━━━ Lesetext ━━━

Der Ukraine-Krieg. Ein Risiko in einigen Bilanzen. Denn durch die Sanktionen Russlands haben sich in der letzten Zeit viele Unternehmen die Frage gestellt: Gehen oder bleiben? Im Herbst letzten Jahres hatten erst 40 Prozent der deutschen Unternehmen Russland verlassen. Ende April meldete der Baustoffhersteller Knauf seinen Rückzug aus Russland, nachdem es kritische Berichte gegeben hatte.
So „einfach“, wie man sich dies vorstellt, ist dies in Wirklichkeit jedoch nicht. Knauf ist sicherlich nicht das einzige Unternehmen, das den „richtigen“ Zeitpunkt verpasst hat, sofern es diesen überhaupt gibt. Denn inzwischen haben sich auch die Berater aus Russland zurückgezogen.

━━━

*Material erkunden*
1. Liste alle Zeitangaben auf, mit denen der Lesetext zum Rückzug aus Russland Ereignisse zeitlich einordnet.
2. Schreib den Lesetext zum Rückzug aus Russland nach seinem letzten Satz weiter.

━━━ Datensatzabschnitt ━━━

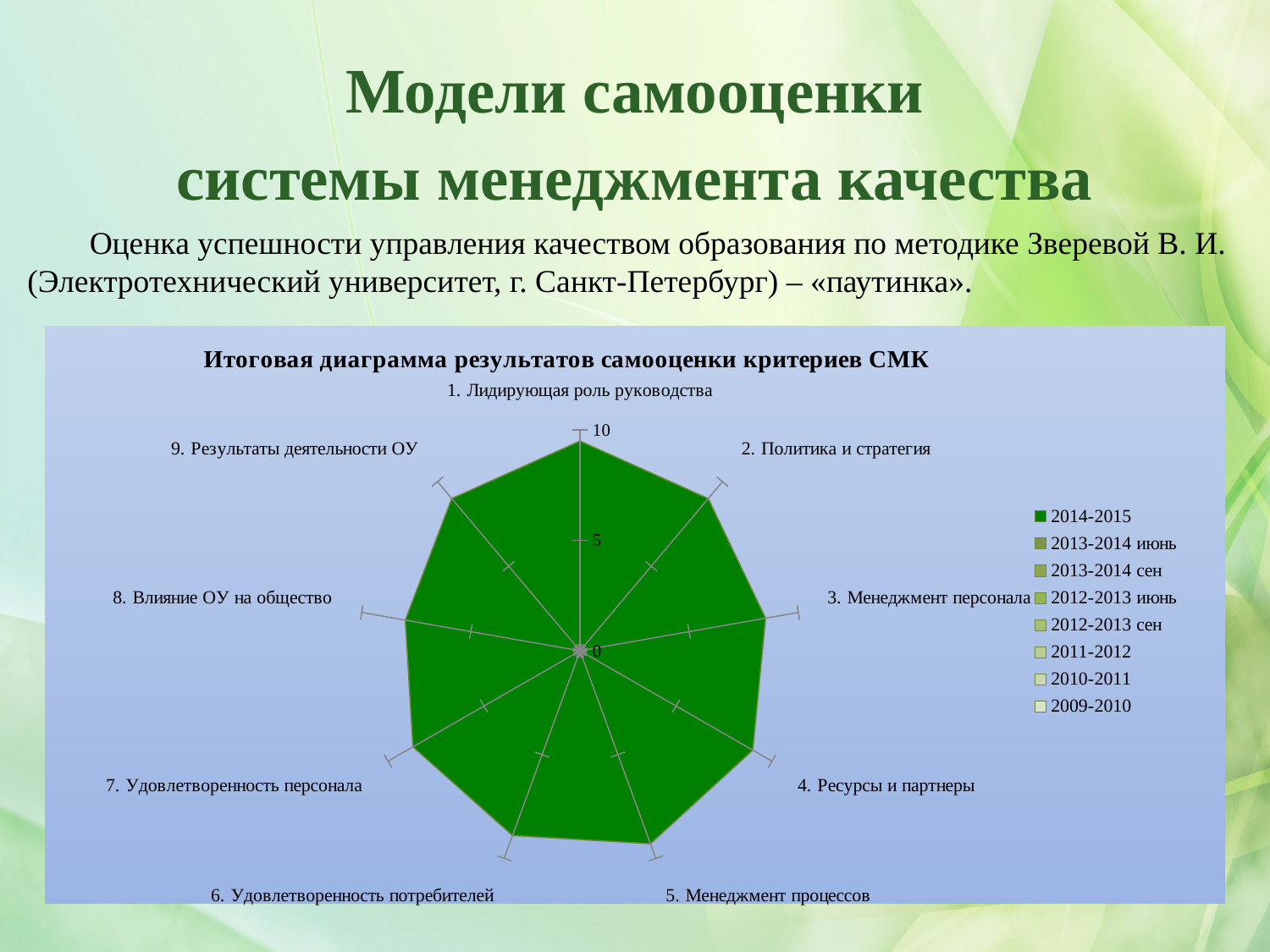
Is the value for '6. Удовлетворенность потребителей' in the 2014-2015 series greater or less than 5? greater What kind of chart is shown on the slide? radar chart How many criteria (categories) are plotted around the radar chart? 9 Is the value for '3. Менеджмент персонала' in the 2014-2015 series greater or less than 5? greater Is the value for '4. Ресурсы и партнеры' in the 2014-2015 series greater or less than 5? greater Which series is listed first in the chart legend? 2014-2015 What is the maximum value shown on the radar chart's axis? 10 What is the title of the chart? Итоговая диаграмма результатов самооценки критериев СМК How many series does the chart legend list? 8 Which category label appears at the top of the radar chart? 1. Лидирующая роль руководства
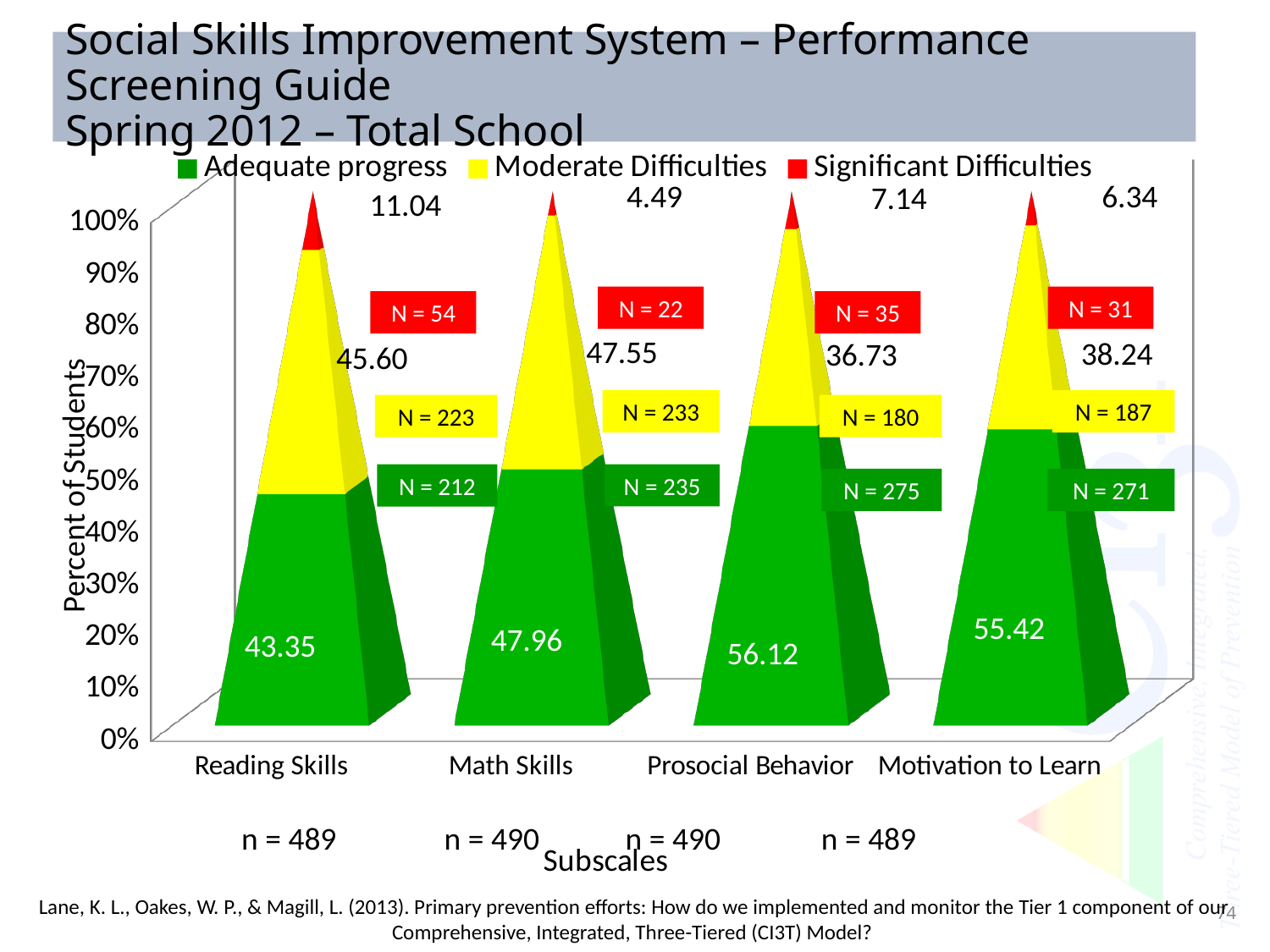
Which subscale has the highest Adequate progress value? Prosocial Behavior What is the Adequate progress value for Motivation to Learn? 55.42 What is the difference between the Significant Difficulties values for Reading Skills and Math Skills? 6.55 How many series does the legend list? 3 How many subscales are shown on the x axis? 4 What is the Adequate progress value for Prosocial Behavior? 56.12 What is the Significant Difficulties value for Math Skills? 4.49 Which is larger, the Moderate Difficulties value for Math Skills or for Motivation to Learn? Math Skills Which subscale has the lowest Significant Difficulties value? Math Skills What is the label of the y axis? Percent of Students Which subscale has the lowest Adequate progress value? Reading Skills What is the Moderate Difficulties value for Reading Skills? 45.60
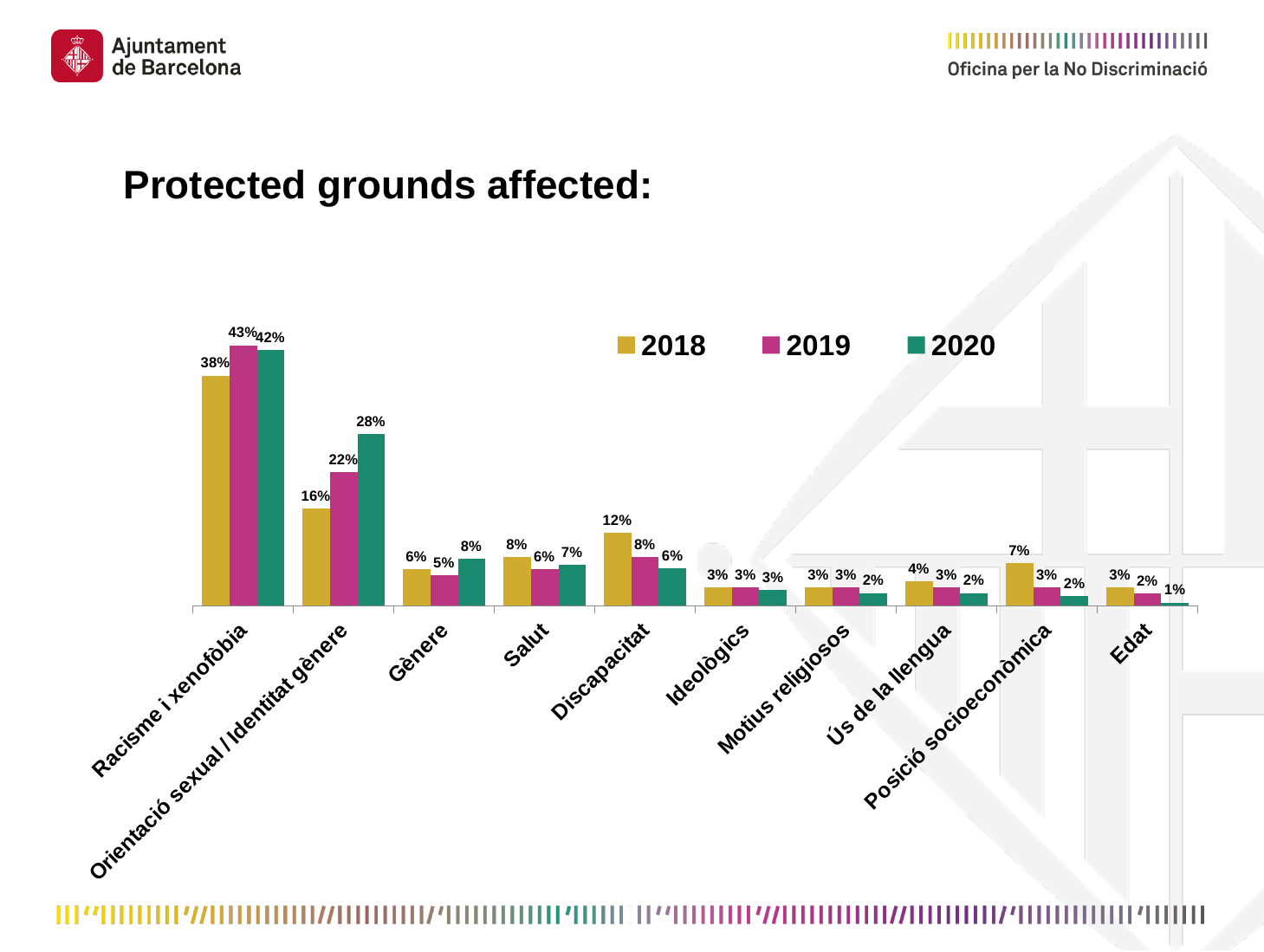
Which series is shown in green in the legend? 2020 Does the value for Salut rise or fall from 2018 to 2019? fall What is the difference between the 2020 and 2018 values for Orientació sexual / Identitat gènere? 12% What is the value for Racisme i xenofòbia in 2019? 43% Which category has the highest value in 2020? Racisme i xenofòbia What kind of chart is shown on the slide? bar chart Which category has the lowest value in 2020? Edat How many series does the legend list? 3 How many categories are shown on the x axis? 10 What is the value for Orientació sexual / Identitat gènere in 2020? 28% What is the value for Discapacitat in 2018? 12% Which is larger for Posició socioeconòmica: the 2018 value or the 2019 value? 2018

━━━

*Ergebnisse der Aufgaben*
1.
- in der letzten Zeit
- Im Herbst letzten Jahres
- Ende April
- inzwischen

2.
Ein Verlust entsteht in jedem Fall: Ob mit oder ohne Rückzug. Wie sich dies auf die Bilanz auswirkt, schauen wir uns in diesem Beitrag anhand eines Praxisbeispiels genauer an.
Erste Folgen der Sanktionen
Verkauf einer russischen Beteiligung: Dieses Thema hatte ich im letzten Jahr beim Besuch der Hauptversammlung der R Stahl AG, ein börsennotiertes Unternehmen in Baden-Württemberg, das sich auf Explosionsschutz spezialisiert hat. Der Verkauf der russischen Beteiligung ZAVOD wurde damals noch diskutiert.
Mein Fazit zur Hauptversammlung im letzten Jahr?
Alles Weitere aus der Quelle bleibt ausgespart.